Retype, without alteration, each line from the line containing "From this image, can" to the final line of the records.

**DATASET EXCERPTS:**

++++++

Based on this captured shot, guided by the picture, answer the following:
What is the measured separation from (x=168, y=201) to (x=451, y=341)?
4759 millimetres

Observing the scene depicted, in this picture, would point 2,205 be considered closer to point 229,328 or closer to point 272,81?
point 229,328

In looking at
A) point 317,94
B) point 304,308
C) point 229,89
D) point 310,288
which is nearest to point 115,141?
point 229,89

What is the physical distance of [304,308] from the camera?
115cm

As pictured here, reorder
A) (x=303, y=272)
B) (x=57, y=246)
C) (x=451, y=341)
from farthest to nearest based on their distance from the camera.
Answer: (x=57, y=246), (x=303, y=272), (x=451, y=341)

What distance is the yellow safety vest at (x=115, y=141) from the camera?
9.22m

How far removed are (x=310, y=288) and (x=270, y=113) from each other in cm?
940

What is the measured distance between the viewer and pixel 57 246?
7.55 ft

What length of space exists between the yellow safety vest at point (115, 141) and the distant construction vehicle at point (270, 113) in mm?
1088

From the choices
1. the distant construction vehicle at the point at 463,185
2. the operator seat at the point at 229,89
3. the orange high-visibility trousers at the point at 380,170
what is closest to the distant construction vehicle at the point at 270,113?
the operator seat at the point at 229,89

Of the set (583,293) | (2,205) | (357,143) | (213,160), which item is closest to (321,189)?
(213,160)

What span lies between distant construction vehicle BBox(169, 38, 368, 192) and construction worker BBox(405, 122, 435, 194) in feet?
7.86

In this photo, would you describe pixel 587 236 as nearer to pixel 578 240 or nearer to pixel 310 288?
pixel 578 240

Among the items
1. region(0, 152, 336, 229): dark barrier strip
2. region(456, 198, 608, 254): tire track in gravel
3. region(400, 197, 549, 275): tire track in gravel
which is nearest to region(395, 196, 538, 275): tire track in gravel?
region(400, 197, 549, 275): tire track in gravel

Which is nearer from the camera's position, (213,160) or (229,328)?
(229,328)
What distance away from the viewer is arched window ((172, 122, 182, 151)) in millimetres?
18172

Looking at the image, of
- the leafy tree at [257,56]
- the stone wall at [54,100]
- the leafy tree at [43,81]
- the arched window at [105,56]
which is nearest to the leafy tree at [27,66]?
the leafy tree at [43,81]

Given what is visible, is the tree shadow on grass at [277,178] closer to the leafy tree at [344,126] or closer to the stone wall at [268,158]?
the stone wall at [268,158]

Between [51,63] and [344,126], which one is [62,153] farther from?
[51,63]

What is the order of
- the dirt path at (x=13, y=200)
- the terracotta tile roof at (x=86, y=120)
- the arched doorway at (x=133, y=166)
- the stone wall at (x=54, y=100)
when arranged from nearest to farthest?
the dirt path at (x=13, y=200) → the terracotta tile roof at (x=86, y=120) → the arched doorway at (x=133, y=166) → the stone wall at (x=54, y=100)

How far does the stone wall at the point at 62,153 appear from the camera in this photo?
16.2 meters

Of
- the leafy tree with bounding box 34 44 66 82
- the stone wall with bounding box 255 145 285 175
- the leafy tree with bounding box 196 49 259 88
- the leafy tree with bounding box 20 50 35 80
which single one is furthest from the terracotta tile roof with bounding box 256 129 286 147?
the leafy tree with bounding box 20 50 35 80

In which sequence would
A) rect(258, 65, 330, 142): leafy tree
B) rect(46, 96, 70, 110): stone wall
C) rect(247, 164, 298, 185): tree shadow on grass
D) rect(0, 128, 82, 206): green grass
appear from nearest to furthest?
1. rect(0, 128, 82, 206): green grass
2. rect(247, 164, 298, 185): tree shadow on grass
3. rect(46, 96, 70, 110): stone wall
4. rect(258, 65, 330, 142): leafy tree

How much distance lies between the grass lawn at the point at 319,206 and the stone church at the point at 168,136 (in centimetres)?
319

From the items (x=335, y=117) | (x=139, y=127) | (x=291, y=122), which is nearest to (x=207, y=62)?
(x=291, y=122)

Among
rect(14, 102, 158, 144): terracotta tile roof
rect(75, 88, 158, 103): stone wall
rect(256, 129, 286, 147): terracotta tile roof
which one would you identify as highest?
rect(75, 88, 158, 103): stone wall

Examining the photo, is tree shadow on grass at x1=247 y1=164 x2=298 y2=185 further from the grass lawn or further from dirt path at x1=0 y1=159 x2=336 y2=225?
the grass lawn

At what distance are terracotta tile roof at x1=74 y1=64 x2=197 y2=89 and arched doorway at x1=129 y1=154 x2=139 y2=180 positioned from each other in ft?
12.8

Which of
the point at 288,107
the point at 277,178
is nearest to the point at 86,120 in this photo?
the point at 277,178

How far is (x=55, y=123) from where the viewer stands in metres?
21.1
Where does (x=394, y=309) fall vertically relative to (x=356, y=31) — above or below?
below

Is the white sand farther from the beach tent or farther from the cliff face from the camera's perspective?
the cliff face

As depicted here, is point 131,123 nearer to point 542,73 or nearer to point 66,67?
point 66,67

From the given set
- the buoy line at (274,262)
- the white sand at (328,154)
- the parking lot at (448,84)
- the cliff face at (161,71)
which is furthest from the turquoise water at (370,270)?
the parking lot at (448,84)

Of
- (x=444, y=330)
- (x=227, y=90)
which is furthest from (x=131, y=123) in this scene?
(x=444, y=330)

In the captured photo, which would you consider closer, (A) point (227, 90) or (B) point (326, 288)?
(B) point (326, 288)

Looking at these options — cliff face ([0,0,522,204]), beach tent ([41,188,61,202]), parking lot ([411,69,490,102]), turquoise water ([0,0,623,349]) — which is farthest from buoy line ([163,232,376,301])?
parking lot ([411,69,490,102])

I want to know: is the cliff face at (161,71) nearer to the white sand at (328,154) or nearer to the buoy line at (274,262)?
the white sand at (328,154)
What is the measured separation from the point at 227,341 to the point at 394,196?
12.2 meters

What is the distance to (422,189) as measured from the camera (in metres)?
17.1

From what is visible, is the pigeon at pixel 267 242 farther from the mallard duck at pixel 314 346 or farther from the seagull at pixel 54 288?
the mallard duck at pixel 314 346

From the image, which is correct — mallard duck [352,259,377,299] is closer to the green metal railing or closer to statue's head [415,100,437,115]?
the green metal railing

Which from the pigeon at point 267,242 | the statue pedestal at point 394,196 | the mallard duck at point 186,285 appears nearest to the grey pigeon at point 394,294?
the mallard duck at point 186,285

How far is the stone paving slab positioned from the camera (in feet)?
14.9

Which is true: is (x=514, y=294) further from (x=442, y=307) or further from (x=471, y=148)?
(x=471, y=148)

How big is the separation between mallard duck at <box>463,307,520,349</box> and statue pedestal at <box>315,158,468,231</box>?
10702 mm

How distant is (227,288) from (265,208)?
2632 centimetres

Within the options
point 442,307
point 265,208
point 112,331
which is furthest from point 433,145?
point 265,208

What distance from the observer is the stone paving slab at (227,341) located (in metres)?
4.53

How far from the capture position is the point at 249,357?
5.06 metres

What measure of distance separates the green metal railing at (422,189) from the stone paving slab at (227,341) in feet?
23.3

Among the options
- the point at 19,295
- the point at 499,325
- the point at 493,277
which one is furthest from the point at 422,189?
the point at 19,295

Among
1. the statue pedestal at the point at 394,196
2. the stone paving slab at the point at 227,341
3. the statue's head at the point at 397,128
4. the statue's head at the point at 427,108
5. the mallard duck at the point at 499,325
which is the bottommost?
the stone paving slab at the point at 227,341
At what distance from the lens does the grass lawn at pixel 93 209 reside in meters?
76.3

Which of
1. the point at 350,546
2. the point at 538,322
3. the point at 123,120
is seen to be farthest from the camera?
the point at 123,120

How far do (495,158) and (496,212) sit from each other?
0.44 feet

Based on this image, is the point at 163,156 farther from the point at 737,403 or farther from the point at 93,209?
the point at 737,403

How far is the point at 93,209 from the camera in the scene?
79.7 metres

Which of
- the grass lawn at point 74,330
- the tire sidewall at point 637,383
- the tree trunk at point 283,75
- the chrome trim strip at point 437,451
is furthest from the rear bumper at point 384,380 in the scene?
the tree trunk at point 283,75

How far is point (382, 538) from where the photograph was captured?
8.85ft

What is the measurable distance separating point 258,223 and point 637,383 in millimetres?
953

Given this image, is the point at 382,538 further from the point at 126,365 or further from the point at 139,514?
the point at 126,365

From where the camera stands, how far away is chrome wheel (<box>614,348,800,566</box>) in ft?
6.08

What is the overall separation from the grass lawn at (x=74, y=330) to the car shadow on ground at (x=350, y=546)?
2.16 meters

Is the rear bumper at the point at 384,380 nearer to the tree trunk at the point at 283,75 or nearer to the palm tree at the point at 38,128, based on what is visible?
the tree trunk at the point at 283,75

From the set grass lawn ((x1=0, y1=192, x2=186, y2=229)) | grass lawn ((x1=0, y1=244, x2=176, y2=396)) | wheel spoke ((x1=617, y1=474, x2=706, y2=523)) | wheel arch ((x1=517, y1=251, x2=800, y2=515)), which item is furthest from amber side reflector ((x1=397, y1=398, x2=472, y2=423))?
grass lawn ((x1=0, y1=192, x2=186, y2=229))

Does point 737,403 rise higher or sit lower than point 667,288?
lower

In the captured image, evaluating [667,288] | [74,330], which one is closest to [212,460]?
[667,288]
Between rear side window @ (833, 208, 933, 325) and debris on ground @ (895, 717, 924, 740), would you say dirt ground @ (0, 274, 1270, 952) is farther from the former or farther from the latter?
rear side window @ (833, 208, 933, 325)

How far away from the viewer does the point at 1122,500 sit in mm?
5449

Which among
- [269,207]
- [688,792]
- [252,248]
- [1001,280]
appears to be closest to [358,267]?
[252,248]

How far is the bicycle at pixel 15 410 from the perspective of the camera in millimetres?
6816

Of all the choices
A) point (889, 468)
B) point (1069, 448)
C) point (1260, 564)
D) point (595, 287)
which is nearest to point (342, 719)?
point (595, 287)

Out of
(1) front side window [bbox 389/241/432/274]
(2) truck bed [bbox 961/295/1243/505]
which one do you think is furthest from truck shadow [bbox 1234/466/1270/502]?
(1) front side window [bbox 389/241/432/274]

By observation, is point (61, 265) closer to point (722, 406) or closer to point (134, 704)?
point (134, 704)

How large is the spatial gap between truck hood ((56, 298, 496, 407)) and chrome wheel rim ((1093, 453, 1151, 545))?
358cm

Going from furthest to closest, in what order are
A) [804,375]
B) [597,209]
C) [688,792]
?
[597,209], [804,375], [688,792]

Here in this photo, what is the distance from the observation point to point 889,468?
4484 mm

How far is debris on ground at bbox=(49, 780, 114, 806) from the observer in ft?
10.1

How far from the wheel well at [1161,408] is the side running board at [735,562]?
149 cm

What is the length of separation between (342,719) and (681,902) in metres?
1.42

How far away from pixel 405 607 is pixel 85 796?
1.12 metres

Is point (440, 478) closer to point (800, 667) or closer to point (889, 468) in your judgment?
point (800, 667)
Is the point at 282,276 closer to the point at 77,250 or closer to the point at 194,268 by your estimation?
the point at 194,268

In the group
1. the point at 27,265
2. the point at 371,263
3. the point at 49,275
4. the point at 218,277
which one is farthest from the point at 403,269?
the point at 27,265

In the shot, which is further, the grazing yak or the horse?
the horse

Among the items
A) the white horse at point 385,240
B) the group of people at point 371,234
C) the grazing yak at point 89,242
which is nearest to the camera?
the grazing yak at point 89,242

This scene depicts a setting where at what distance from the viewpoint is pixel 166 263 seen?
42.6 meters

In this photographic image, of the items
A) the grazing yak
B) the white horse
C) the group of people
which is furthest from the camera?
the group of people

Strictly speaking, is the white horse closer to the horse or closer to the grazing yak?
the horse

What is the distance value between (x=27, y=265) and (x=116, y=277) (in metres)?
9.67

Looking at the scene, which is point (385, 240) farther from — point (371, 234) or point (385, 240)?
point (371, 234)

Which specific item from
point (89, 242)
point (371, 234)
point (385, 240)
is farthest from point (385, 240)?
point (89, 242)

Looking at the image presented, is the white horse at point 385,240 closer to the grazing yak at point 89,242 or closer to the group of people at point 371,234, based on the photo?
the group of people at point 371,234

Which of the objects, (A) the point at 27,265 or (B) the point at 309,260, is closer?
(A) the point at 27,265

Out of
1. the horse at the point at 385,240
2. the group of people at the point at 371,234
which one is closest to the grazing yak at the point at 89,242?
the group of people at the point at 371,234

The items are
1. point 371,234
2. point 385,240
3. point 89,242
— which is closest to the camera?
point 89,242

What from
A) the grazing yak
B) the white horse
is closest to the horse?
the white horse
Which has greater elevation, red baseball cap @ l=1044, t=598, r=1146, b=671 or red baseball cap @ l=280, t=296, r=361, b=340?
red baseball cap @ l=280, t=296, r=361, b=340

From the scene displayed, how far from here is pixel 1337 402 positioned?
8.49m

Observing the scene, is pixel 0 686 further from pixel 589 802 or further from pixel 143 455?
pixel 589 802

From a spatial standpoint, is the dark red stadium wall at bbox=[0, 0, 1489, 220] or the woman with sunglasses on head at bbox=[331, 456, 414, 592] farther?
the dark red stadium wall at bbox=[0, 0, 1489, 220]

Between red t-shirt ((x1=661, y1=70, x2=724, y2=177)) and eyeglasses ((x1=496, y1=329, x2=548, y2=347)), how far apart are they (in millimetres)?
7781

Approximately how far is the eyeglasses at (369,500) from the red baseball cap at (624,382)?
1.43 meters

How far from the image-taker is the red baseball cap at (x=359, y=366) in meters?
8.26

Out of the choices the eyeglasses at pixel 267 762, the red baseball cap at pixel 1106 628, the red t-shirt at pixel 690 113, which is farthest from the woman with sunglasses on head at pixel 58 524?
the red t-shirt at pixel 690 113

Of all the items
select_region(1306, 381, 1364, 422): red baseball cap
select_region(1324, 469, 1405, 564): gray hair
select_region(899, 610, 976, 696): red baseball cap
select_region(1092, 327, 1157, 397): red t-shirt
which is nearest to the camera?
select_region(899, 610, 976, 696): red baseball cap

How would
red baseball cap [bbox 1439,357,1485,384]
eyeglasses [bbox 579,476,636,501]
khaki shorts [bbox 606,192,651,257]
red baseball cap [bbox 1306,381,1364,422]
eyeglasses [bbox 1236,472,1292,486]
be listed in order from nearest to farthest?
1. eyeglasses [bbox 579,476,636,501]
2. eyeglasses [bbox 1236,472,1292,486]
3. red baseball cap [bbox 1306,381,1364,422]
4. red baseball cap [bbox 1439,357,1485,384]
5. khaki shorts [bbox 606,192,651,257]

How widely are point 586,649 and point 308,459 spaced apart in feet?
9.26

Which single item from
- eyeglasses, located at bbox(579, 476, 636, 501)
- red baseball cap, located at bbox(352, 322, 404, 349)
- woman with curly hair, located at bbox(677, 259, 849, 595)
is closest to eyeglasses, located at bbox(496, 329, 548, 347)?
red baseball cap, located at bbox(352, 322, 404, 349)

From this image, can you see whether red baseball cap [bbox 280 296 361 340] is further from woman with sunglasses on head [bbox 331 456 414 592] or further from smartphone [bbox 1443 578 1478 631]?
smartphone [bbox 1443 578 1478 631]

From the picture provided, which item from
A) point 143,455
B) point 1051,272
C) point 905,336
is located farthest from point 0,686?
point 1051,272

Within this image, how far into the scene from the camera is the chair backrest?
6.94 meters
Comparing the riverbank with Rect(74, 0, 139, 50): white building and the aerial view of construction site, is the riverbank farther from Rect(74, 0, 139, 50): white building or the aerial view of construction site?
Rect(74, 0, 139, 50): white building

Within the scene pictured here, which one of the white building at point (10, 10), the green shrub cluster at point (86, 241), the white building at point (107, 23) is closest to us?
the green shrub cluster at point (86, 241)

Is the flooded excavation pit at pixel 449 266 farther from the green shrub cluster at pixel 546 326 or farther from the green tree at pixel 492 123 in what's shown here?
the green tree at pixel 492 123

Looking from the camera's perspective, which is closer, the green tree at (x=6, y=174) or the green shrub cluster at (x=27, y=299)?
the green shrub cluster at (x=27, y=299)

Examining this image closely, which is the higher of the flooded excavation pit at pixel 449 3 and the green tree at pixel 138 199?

++++++

**FINISHED TASK:**
From this image, can you see whether red baseball cap [bbox 280 296 361 340] is further from woman with sunglasses on head [bbox 331 456 414 592] or further from smartphone [bbox 1443 578 1478 631]?
smartphone [bbox 1443 578 1478 631]

From the picture provided, which item from
A) point 143,455
B) point 1051,272
C) point 905,336
is located farthest from point 0,686?
point 1051,272

Within this image, how far into the scene from the camera is the chair backrest?
6.94 meters
Comparing the riverbank with Rect(74, 0, 139, 50): white building and the aerial view of construction site, is the riverbank farther from Rect(74, 0, 139, 50): white building or the aerial view of construction site?
Rect(74, 0, 139, 50): white building

Within the scene pictured here, which one of the white building at point (10, 10), the green shrub cluster at point (86, 241), the white building at point (107, 23) is closest to us?
the green shrub cluster at point (86, 241)

Is the flooded excavation pit at pixel 449 266 farther from the green shrub cluster at pixel 546 326 or farther from the green tree at pixel 492 123 in what's shown here?
the green tree at pixel 492 123

Looking from the camera's perspective, which is closer, the green tree at (x=6, y=174) or the green shrub cluster at (x=27, y=299)?
the green shrub cluster at (x=27, y=299)

Examining this image closely, which is the higher of the flooded excavation pit at pixel 449 3 and the green tree at pixel 138 199?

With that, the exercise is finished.